:: TEXT ::

I didn’t expect Friday afternoon to go the way it did. I had a different draft for this week’s issue of The Field Review ready to polish and share, but life sent me down a different path.
It was a pretty hectic Friday afternoon at work. I wanted to get out to the farm early, but I didn’t leave the house until 4:15. Sunset was at 5:04, legal shooting light ended at 5:34. By the time I parked the truck and stepped into the cold, I barely had an hour.
I kept telling myself that the deer didn’t know what time it was.
This was my 13th sit of the season, and the latest into the year I’ve ever hunted.
As I made my way toward the stand, I spotted six does grazing in the North field across the road. I thought, maybe, just maybe, they’d head in my direction. By 4:45, though, the woods around me were still quiet. My mind started to wander, drifting toward the question of what to make for dinner later, and what my weekend hunting schedule would look like. A quick glance over my shoulder broke the spell as a different group of does had appeared to the southwest, slowly working their way along the fence line.
One doe led the group, jumping the cattle fence onto my side. She moved steadily, her path angling closer with each step. 150 yards. 132 yards. 87 yards. I eased the hammer back on my Henry .44 Mag lever action, a rifle I’d picked up earlier this year for a moment just like this. I ranged her again—65 yards, then 50, dead on. I wasn’t willing to tempt fate any longer.
The shot rang out at 4:59.
Field Lessons
As I met this doe for the first time, the December sun was quietly disappearing below the horizon. I reminded myself about how far I’ve come in just four seasons.
When I started hunting at the age of 25, I didn’t know a damn thing. My first season was a comedy of errors on public land, fumbling through the basics with no real mentor. I had the gear and the enthusiasm but none of the know-how. I didn’t see a single deer within range, and honestly, I have no idea what I would have done if I did.
Year two was a turning point. I took my first deer with a bow—an 8-point buck in Kentucky. It was a life-changing moment that didn’t just prove deer hunting was possible but showed me how deeply rewarding it could be. That season was all about learning. I started to understand deer movement, how to manage my emotions, when to take the shot, how long to wait afterward, and how to follow a blood trail. It was also the first time I field dressed a deer—a skill I’d revisit just a few weeks later when I harvested my first doe back home in Ohio.

:::
:: RECORDS FOR THIS TASK ::

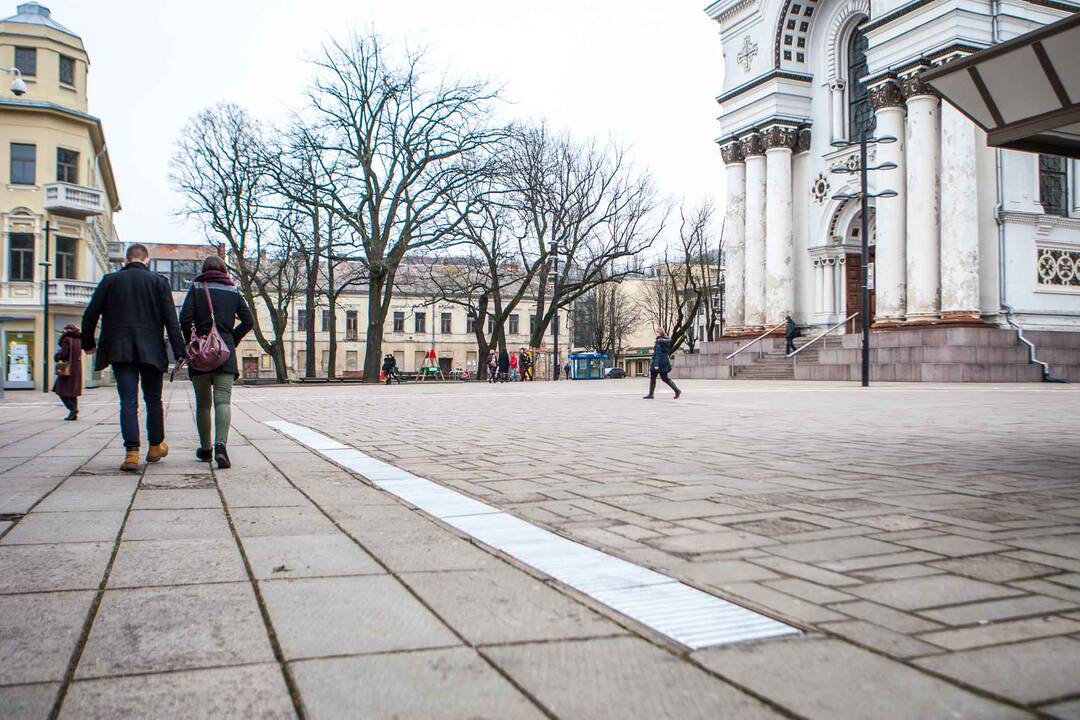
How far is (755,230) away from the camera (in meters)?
37.0

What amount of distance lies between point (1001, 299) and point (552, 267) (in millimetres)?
19508

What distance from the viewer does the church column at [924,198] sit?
1133 inches

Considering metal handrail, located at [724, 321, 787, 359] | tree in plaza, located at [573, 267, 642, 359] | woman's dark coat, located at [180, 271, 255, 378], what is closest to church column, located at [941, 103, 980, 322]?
metal handrail, located at [724, 321, 787, 359]

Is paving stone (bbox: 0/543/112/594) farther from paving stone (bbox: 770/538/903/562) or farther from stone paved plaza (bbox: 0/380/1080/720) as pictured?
paving stone (bbox: 770/538/903/562)

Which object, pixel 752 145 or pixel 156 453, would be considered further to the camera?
pixel 752 145

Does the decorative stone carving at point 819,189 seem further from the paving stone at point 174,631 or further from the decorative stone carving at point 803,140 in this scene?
the paving stone at point 174,631

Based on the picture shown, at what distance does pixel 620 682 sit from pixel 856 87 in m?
36.8

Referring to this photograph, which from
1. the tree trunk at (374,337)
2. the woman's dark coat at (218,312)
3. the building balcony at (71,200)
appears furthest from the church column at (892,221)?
the building balcony at (71,200)

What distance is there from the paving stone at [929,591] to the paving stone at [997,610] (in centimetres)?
5

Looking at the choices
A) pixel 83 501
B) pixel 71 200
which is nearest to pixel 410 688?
pixel 83 501

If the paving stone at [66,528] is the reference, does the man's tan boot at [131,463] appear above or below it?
above

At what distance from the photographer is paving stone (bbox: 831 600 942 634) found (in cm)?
262

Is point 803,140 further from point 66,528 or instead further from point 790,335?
point 66,528

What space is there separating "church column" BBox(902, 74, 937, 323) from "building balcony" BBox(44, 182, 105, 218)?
1349 inches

:::

### TASK LIST
[A] Duplicate the records from the line containing "Referring to this photograph, which from" through the end of the records, including both ends.
[B] Continue the deer hunting account from the point where it stops.
The text and the records have no connection to each other.

### RESULTS
[A]
Referring to this photograph, which from
1. the tree trunk at (374,337)
2. the woman's dark coat at (218,312)
3. the building balcony at (71,200)
appears furthest from the church column at (892,221)?
the building balcony at (71,200)

What distance is there from the paving stone at [929,591] to the paving stone at [997,610] (in centimetres)?
5

Looking at the choices
A) pixel 83 501
B) pixel 71 200
which is nearest to pixel 410 688?
pixel 83 501

If the paving stone at [66,528] is the reference, does the man's tan boot at [131,463] appear above or below it?
above

At what distance from the photographer is paving stone (bbox: 831 600 942 634) found (in cm)?
262

Is point 803,140 further from point 66,528 or instead further from point 790,335?
point 66,528

What space is there separating "church column" BBox(902, 74, 937, 323) from "building balcony" BBox(44, 182, 105, 218)?
1349 inches

[B]
Last year, my third season, was all about perseverance. I became fixated on a single suburban 9-pointer I called ‘Big Boy,’ a deer I first spotted during the summer. That obsession took over—I spent countless hours in the stand, squeezing in early mornings before work, quick lunch break sits, and long weekends waiting for him to show. When I finally got my chance, I missed the shot. It crushed me. But I didn’t give up. I kept putting in the time, piecing together his movements and patterns, and eventually, during the rut, it all came together. Last season was a grind, but it taught me the value of persistence—sticking with it, even when everything feels like it’s stacked against you.
This season, my fourth, felt different from the start. For the first time, I went into September feeling like I could finally call myself a deer hunter. I had three deer under my belt, all taken with a bow—an accomplishment that still feels surreal given how much I’ve learned (and how much I didn’t know when I started).
I’d also been granted access to a piece of family property that can only be described as a whitetail paradise. Rolling soy bean fields, bedding cover, and fence lines that lead right to a strategically placed tree stand. It’s the kind of place I used to dream about hunting when I was cutting my teeth on public land.
With a property like this and a few seasons of experience behind me, I went into this year with a great deal of optimism. I wasn’t just hopeful, I was confident.
But as many hunters will tell you, too much optimism can be a dangerous thing.
The woods have a way of humbling you. And as the season played out, I quickly realized that confidence doesn’t guarantee success.
Time Keeps On Slippin’ Into the Future
I had a solid season strategy. I’d start early, take advantage of the pre-rut patterns, and hopefully tag a doe before the season even hit its stride. The early sits were promising, too. I saw a decent amount of movement, even seeing a decent buck out in the distance on my very first sit. I had one doe come into range, but she was a touch outside my comfortable shooting distance with a bow. I let her walk, trusting that another opportunity would come.
This is why early season hunting can be deceptive. The activity you see in September doesn’t always carry through to October, and the closer you get to the heart of the rut, the more unpredictable things become. Deer patterns shift and the woods change… along with your confidence.
For me, October was a quiet month outside in contrast to my life inside. Work ramped up, family commitments filled the weekends, and the days when I did make it out to the stand felt more like stolen moments than purposeful hunts. October eventually slipped away, and it felt like I was quickly losing time.
And then November hit—the time when things usually heat up. But this year, life had other plans. An out-of-state family wedding here, a birthday party there, and before I knew it, the rut—the Super Bowl of whitetail hunting—was gone.
The two sits I did manage were still meaningful. I watched a buck breed a doe in real time, a rare and wild moment that many might never witness. But the opportunities to make something happen were non-existent. I never had a deer in range.
All the while, the updates rolled in from people I know personally, and people I only know through social media. Everywhere I looked, there were photos of deer down. It’s a very conflicted and complicated feeling.
On one hand, you’re genuinely happy for another hunter’s success. You know the work it takes, the patience, the preparation, the sheer luck of it all. But there’s also that twinge of jealousy. It’s like watching someone else sink the winning shot in a game you thought you’d have the chance to close out. You’re happy for them, but you can’t help wishing it was you.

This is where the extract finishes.